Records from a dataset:
+===+
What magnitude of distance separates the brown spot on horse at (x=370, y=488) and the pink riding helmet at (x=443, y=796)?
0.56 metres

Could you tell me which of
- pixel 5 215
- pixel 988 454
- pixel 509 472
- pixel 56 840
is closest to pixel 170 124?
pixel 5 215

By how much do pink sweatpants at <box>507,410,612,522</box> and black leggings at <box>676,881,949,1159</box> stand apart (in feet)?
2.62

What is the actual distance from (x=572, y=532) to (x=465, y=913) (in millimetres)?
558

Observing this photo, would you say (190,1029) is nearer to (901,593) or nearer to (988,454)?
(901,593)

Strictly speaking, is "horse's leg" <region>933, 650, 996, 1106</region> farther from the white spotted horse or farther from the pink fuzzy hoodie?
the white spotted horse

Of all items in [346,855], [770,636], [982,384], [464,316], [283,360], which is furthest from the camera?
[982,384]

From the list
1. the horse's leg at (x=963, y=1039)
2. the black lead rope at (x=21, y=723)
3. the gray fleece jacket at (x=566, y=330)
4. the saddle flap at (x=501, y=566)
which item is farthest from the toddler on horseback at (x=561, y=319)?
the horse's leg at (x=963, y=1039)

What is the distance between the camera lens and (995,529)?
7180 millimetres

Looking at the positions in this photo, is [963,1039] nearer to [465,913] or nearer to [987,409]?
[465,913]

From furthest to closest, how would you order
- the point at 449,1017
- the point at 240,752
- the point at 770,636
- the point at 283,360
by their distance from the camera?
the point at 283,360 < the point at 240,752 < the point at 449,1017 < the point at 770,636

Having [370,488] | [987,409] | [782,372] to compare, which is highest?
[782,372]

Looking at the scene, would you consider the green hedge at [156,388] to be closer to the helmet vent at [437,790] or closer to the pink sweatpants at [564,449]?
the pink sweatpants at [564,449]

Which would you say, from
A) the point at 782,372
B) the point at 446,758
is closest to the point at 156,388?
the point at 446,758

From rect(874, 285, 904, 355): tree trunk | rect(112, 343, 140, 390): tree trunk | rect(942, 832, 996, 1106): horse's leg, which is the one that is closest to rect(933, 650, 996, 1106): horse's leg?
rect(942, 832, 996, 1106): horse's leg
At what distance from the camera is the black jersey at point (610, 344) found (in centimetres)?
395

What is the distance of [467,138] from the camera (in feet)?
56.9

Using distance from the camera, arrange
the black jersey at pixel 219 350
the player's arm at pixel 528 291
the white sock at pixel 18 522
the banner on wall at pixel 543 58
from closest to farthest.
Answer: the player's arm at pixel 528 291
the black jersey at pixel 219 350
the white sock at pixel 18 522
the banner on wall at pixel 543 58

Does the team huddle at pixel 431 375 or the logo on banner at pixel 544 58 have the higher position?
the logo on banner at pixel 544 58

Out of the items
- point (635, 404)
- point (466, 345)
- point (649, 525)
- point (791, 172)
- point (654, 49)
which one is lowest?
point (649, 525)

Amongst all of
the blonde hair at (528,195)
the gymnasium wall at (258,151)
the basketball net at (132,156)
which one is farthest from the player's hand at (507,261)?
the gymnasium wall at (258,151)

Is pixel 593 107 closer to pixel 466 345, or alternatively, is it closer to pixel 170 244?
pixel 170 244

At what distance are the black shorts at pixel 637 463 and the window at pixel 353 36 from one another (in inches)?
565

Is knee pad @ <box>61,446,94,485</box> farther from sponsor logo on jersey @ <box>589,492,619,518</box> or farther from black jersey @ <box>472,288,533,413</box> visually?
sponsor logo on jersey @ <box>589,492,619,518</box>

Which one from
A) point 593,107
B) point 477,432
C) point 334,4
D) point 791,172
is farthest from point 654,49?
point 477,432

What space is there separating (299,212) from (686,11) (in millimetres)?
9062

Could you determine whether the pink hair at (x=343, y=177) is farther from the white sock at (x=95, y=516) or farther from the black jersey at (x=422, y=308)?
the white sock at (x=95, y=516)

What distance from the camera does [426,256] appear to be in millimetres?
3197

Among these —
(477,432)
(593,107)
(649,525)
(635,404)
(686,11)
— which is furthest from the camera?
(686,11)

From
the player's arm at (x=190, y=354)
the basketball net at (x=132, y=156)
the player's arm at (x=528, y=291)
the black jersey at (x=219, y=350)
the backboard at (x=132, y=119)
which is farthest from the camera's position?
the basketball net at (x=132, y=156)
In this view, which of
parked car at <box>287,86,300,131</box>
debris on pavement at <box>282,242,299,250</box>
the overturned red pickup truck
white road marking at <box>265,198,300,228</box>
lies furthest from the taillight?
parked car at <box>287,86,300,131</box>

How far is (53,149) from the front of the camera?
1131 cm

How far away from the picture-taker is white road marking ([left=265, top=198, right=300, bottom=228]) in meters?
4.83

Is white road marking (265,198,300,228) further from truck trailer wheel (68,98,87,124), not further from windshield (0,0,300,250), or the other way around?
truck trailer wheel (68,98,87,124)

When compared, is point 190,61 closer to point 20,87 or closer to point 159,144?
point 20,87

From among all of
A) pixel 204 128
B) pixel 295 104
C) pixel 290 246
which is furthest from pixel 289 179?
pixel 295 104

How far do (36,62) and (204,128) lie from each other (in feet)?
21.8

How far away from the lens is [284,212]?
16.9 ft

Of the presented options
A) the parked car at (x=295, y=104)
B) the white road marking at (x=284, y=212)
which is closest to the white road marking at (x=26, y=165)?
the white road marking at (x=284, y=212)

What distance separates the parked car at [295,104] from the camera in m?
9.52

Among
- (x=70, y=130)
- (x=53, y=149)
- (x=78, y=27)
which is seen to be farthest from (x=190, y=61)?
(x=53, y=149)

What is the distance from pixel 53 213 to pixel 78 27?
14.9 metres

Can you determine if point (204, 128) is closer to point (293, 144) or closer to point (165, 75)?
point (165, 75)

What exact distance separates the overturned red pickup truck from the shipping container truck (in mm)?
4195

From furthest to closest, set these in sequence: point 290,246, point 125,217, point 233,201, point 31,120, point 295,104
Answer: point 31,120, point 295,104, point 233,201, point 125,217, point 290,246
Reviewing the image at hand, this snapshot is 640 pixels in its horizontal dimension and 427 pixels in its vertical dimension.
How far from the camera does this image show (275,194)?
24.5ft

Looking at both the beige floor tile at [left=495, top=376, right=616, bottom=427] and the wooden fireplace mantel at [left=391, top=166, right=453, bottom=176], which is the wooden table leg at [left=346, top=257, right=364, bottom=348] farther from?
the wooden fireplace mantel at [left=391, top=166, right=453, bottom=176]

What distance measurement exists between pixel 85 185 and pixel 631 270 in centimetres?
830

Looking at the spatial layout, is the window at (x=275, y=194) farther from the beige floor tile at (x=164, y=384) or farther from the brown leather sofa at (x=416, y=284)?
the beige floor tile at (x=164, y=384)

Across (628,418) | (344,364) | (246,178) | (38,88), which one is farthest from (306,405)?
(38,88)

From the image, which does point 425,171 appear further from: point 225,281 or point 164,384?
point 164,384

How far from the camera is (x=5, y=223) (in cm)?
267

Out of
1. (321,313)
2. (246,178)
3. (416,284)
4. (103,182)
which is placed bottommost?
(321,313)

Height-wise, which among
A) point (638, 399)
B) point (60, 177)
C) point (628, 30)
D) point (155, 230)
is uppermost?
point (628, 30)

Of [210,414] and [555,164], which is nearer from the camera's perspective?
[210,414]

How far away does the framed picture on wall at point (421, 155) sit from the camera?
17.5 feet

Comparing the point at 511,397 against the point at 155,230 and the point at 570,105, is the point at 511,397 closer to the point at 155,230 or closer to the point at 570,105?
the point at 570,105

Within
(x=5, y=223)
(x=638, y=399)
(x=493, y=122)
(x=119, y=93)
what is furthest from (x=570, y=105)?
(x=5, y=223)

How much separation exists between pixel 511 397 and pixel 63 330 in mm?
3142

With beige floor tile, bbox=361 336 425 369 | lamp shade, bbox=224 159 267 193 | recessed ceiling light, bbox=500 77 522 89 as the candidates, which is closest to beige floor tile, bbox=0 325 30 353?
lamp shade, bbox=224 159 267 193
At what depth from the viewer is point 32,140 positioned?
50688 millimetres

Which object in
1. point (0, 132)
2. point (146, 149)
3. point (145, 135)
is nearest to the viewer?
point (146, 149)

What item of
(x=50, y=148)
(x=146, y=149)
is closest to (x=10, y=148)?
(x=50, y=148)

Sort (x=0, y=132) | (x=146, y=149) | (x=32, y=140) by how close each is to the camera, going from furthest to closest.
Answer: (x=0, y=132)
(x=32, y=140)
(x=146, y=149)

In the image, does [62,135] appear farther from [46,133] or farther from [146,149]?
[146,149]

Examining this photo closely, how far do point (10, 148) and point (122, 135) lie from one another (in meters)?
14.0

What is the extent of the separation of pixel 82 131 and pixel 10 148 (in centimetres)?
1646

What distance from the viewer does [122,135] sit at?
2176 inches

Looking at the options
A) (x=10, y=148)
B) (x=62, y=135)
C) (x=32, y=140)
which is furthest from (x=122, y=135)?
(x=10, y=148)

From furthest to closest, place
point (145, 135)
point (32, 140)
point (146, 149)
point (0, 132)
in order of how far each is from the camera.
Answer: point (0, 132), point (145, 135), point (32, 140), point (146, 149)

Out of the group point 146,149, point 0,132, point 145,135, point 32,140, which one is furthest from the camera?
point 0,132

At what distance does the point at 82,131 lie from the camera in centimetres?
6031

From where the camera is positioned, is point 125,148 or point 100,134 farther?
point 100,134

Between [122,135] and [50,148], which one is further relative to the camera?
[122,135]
+===+
Work to be completed: Reproduce the listing verbatim from its first line through the line containing "7180 millimetres", including both of those lines.

Worked solution:
What magnitude of distance separates the brown spot on horse at (x=370, y=488) and the pink riding helmet at (x=443, y=796)?
0.56 metres

Could you tell me which of
- pixel 5 215
- pixel 988 454
- pixel 509 472
- pixel 56 840
is closest to pixel 170 124?
pixel 5 215

By how much do pink sweatpants at <box>507,410,612,522</box> and black leggings at <box>676,881,949,1159</box> stand apart (in feet)?
2.62

What is the actual distance from (x=572, y=532) to (x=465, y=913) (in millimetres)?
558

Observing this photo, would you say (190,1029) is nearer to (901,593) or nearer to (988,454)?
(901,593)

Strictly speaking, is "horse's leg" <region>933, 650, 996, 1106</region> farther from the white spotted horse or farther from the pink fuzzy hoodie?
the white spotted horse

Of all items in [346,855], [770,636], [982,384], [464,316], [283,360], which is furthest from the camera?
[982,384]

From the list
1. the horse's leg at (x=963, y=1039)
2. the black lead rope at (x=21, y=723)
3. the gray fleece jacket at (x=566, y=330)
4. the saddle flap at (x=501, y=566)
which item is farthest from the toddler on horseback at (x=561, y=319)?
the horse's leg at (x=963, y=1039)

What is the distance between the camera lens and (995,529)?
7180 millimetres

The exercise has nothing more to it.